From the discussion thread below, list every candidate or activist it names, leaving out the usernames of the people who posted.

─── SOURCE DOCUMENT ───

I would bet everyone has at one time or another said something dumb, used a bad phrase that they didn't mean, or was taken the wrong way or was just stupid. I mean, that's not to say that you should write that shit off, but when you see people pointing at this one thing that Khan said once, after scouring his every public utterance and pointing at that and jumping up and down yelling "extremist", well it's very very dangerous.

I really think that we need to be very careful when we see people accused by one thing they've said, by "Sharing a platform with", by "Links with". When you see that, someone is pushing an agenda, and it undermines us all to go along with it.

That's why I was so pleased to see this campaign rejected so thoroughly.
posted by Just this guy, y'know at 1:52 AM on May 10, 2016 [4 favorites]


Yes, that's why the Twitter quip mentioned above is actually right on the money. It's undeniable that all candidates in this election have "shared a platform with extremists": they've appeared at speaking engagements alongside former National Front member and extreme rightist Paul Golding and BNP activist David Furness. So why don't we suspect white British candidates like Goldsmith or Berry or Walker of "having links with" white supremacist groups on that basis?

The strategy is a pretty naked ad hominem/guilt by association tactic, one calculated to exploit people's fears of "those people" and "those communities," and I too was delighted to see it fail last week.
posted by Sonny Jim at 2:06 AM on May 10, 2016 [1 favorite]


In the case of Sadiq Khan his "Links with" extremists were often in his role of chair of the Muslim Council of Britain’s legal affairs committee.

? Being on a legal affairs committee isn't the same sort of thing as being a lawyer in general practice. Lawyers in general practice theoretically work on the taxi-cab principle of representing clients without subscribing to their beliefs. The MCB is an organisation with particular views (e.g., that Ahmadis are not "real Muslims") and I can't imagine any of its staff would have disavowed them. In contrast, a private lawyer would be free to say something like "my client's views on homosexuality are abhorrent, but this is not what he's on trial for ..."

─── PROVIDED RECORDS ───

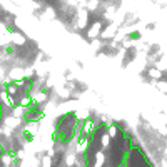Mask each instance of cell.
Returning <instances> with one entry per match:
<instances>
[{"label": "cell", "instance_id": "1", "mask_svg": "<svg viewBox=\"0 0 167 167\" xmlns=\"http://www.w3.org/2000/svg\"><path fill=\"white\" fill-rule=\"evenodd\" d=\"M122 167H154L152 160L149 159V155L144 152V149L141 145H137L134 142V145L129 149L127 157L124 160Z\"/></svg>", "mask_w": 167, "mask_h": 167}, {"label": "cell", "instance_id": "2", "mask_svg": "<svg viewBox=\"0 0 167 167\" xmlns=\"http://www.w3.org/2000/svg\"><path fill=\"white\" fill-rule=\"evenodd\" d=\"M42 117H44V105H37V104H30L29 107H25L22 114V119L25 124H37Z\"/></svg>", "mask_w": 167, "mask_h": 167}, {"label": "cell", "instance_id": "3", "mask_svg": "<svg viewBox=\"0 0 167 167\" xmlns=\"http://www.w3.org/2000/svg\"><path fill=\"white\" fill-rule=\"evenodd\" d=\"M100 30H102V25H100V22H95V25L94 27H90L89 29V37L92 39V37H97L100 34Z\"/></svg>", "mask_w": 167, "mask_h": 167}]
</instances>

───
─── PROVIDED RECORDS ───

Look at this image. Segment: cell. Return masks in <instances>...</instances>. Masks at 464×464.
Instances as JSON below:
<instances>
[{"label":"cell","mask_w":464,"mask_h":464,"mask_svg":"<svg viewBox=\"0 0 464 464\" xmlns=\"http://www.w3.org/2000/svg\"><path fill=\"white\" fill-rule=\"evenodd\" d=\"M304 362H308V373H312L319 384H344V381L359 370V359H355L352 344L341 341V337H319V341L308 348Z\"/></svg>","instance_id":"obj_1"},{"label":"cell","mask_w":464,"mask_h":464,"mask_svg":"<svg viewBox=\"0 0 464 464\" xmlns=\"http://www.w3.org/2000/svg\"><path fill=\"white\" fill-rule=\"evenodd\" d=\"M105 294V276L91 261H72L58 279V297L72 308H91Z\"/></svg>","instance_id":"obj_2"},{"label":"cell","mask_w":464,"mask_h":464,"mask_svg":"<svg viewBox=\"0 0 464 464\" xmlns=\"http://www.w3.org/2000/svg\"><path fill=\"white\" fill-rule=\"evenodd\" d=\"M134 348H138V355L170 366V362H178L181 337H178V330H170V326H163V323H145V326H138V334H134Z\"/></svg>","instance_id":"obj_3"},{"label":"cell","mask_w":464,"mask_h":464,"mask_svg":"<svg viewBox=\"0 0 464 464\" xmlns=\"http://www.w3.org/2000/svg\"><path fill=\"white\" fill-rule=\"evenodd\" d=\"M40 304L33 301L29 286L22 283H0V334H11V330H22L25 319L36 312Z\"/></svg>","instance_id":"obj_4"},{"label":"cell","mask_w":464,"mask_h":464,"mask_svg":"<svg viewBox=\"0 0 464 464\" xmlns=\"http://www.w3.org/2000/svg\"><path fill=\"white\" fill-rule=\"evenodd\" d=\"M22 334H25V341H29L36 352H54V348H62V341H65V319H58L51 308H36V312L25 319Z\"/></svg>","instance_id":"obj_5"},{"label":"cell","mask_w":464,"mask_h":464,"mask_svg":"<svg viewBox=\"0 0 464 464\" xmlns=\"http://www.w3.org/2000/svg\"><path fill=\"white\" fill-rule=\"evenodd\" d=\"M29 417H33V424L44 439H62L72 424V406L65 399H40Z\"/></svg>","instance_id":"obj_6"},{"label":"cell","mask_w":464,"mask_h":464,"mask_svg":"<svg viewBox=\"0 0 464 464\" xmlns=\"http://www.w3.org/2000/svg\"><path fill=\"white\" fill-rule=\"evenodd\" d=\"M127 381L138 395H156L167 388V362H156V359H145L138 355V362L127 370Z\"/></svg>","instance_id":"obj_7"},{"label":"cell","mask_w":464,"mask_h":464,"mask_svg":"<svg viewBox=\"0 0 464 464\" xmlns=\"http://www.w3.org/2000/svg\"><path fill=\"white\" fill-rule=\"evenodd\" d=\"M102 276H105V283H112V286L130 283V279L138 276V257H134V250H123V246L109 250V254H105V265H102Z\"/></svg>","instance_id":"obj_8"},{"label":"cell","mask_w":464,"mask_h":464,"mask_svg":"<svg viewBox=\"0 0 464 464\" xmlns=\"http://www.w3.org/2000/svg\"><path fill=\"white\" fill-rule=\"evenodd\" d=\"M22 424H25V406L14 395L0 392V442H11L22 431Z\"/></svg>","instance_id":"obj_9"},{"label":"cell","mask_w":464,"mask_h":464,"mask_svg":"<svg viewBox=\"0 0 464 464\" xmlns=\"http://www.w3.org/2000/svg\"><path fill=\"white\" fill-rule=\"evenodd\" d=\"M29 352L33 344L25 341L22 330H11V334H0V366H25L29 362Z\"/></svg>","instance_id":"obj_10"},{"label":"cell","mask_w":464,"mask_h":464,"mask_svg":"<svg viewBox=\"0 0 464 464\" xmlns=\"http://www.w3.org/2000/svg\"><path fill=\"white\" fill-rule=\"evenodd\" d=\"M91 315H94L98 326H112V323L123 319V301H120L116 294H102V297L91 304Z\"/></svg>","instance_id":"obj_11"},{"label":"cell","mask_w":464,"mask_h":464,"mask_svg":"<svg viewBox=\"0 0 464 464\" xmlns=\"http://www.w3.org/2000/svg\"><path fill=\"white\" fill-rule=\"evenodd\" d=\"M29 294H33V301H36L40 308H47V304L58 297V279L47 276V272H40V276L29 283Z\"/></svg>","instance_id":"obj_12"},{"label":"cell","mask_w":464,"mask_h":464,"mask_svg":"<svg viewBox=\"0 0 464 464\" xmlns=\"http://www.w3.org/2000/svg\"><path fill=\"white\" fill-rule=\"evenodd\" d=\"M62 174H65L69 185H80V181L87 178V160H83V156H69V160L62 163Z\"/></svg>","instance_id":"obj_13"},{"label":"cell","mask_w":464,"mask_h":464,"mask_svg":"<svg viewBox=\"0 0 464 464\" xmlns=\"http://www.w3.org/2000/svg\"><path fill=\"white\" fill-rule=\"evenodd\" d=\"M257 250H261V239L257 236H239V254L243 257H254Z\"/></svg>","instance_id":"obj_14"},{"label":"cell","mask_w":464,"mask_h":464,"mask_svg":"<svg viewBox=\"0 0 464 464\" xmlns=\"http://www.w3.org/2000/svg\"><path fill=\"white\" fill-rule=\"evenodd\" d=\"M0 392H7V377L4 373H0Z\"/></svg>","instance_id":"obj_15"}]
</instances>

───

WRITTEN REPLY
- Sadiq Khan
- Paul Golding
- David Furness
- Goldsmith
- Berry
- Walker